A number of skin care companies offer highly concentrated stabilized vitamin C products, which (at least in theory) are supposed to be consistently effective. However, these products are usually quite expensive. Furthermore, even stabilized vitamin C products may be at least somewhat degraded by the time you use them. Interestingly, some manufacturers add coloring to their vitamin C products, in which case it becomes hard to spot advanced vitamin C degradation. Whatever the motives for adding color may be, we recommend avoiding vitamin C products that aren't colorless or white. When selecting a vitamin C product it is important to pick a trustworthy source and be careful about the expiration date and proper storage.
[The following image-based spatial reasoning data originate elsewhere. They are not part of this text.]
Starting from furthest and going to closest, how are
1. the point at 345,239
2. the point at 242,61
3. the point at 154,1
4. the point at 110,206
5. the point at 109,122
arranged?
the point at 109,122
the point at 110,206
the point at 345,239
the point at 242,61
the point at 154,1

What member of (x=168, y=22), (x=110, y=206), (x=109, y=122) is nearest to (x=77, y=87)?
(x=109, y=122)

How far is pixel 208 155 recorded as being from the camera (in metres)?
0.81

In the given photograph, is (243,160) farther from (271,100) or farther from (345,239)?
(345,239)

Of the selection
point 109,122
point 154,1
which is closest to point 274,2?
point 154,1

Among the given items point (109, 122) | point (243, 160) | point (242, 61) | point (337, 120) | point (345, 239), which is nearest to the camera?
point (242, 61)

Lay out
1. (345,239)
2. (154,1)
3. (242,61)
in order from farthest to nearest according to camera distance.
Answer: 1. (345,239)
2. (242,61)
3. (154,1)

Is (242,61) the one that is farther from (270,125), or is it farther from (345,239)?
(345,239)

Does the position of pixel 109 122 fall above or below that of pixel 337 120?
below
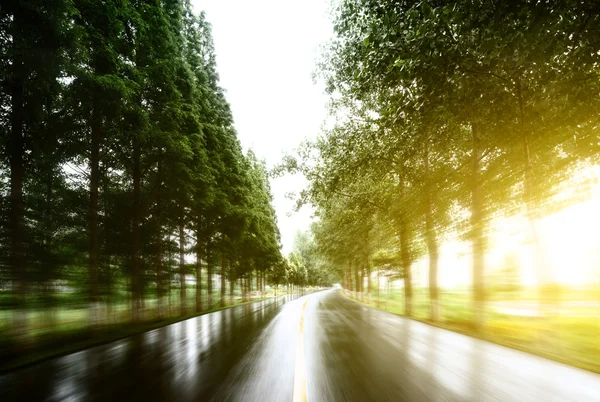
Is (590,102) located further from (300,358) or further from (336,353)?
(300,358)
If you are willing to invest a bit of extra time, you can easily make a vitamin C gel or serum on your own. That way you ensure both freshness and potency - not to mention substantial cost savings. (For more information on making your own skin care, including vitamin C formulations, see our article Do-It-Yourself Anti-Aging Skin Care.)
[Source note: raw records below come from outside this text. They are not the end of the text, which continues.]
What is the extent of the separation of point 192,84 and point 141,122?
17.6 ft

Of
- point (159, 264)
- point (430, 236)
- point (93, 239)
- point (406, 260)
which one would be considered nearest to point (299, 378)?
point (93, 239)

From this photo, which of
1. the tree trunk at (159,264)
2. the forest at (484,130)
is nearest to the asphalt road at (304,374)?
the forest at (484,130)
Even when using an optimal formulation, not everyone will respond to vitamin C treatments. About 50% of people show noticeable benefits. The chances are improved when vitamin C is a part of a comprehensive regimen to rebuild collagen in your skin. (See our article on collagen.) Also, people who do not respond to conventional vitamin C products may respond to its derivatives, such as magnesium ascorbyl phosphate, ascorbyl palmitate and others. These vitamin C cousins not only boost collagen synthesis but also are more stable and less irritating. (See our article on vitamin C derivatives.)
Finally, keep in mind that taking large amounts of vitamin C (or its derivatives) orally is of little benefit for reducing wrinkles because you cannot obtain high enough concentration of vitamin C in the skin to increase collagen production.